The Sarbanes Oxley Act of 2002 does not explicitly address password management. Section 404, perhaps the law's most notorious clause which deals with the internal controls required for financial reporting, states that it is "the responsibility of management for establishing and maintaining an adequate internal control structure and procedures for financial reporting; and contain an assessment, as of the end of the most recent fiscal year of the issuer, of the effectiveness of the internal control structure and procedures of the issuer for financial reporting." If password sharing and the process and controls around it are documented, and the risk associated with this practice is accepted formally by the business, there is no need to interject yourself into the situation.
If this is not the case, the manager may not understand the risks associated with password sharing. I recommend drafting a document to share with management that identifies the threats associated with password sharing and the consequences of those threats being realized in real-world terms.
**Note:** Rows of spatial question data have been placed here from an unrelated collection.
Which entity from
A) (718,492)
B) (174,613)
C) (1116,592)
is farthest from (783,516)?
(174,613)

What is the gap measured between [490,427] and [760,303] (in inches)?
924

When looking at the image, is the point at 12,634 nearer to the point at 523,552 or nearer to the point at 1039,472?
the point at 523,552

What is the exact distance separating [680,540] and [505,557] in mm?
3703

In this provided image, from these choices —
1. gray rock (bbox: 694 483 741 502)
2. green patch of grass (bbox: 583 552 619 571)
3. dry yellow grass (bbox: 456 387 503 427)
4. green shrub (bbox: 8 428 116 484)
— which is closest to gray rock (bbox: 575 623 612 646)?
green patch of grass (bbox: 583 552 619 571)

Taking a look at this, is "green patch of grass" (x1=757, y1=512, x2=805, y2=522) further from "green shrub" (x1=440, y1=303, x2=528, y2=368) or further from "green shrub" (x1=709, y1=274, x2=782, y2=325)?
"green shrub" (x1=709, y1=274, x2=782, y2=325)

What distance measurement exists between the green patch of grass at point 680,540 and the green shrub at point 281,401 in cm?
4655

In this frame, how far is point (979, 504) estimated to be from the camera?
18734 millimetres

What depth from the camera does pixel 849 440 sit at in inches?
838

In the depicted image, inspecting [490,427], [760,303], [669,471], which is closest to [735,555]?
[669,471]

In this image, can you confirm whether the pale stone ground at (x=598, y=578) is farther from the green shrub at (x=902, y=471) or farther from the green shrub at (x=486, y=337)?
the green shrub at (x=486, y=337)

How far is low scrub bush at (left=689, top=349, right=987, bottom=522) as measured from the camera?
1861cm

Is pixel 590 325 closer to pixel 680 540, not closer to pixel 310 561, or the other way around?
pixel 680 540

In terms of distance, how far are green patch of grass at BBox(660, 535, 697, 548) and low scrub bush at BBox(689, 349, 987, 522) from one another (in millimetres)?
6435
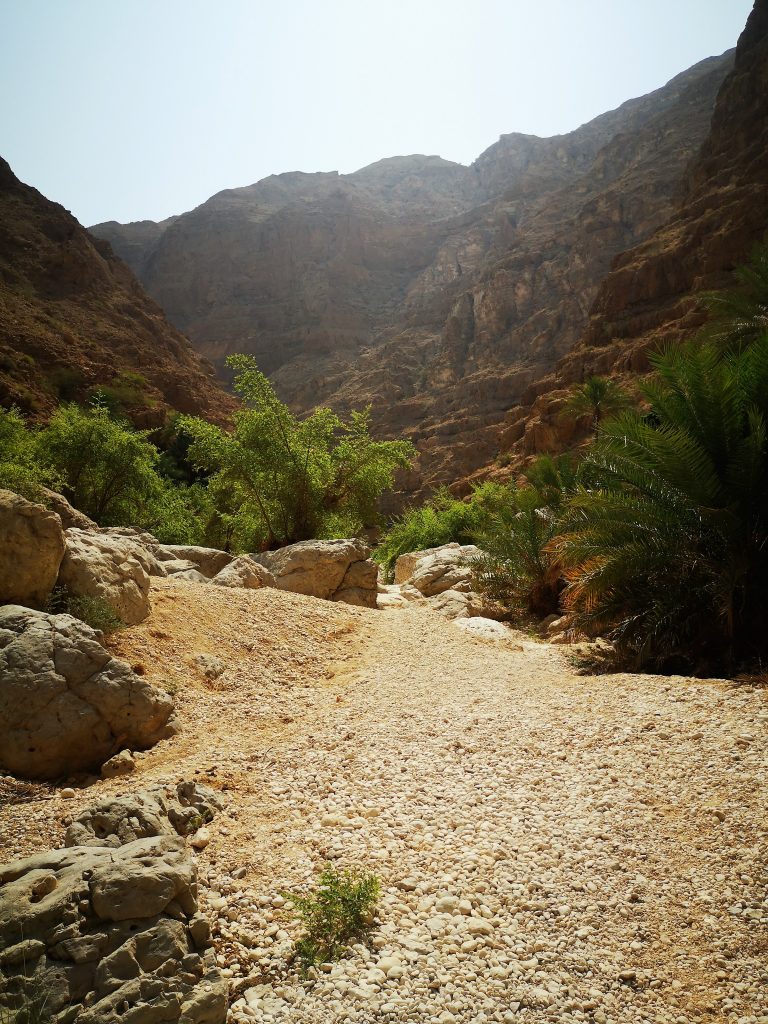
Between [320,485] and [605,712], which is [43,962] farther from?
[320,485]

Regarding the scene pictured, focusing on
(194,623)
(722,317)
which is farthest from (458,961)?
(722,317)

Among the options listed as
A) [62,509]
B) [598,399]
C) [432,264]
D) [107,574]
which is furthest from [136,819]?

The document should not only include the possible business effect and real-world repercussions, but also the appropriate process for account management that should be in place, namely one account for each individual. As an information security professional, urge the manager to contribute to the document and reach out to the business line to consult with them on putting proper account management or formally documenting their acceptance of this risk.
In general though, the practice of password sharing is inappropriate and represents risk to the organization because there is no accountability. One way to curtail it is to collect some user authentication data, such as city of birth and mother's maiden name, for all contractors. When the contractor calls in to reset his or her password, the help desk can ask for this information and compare the answers. This gives more assurance that the person calling is the owner of the ID.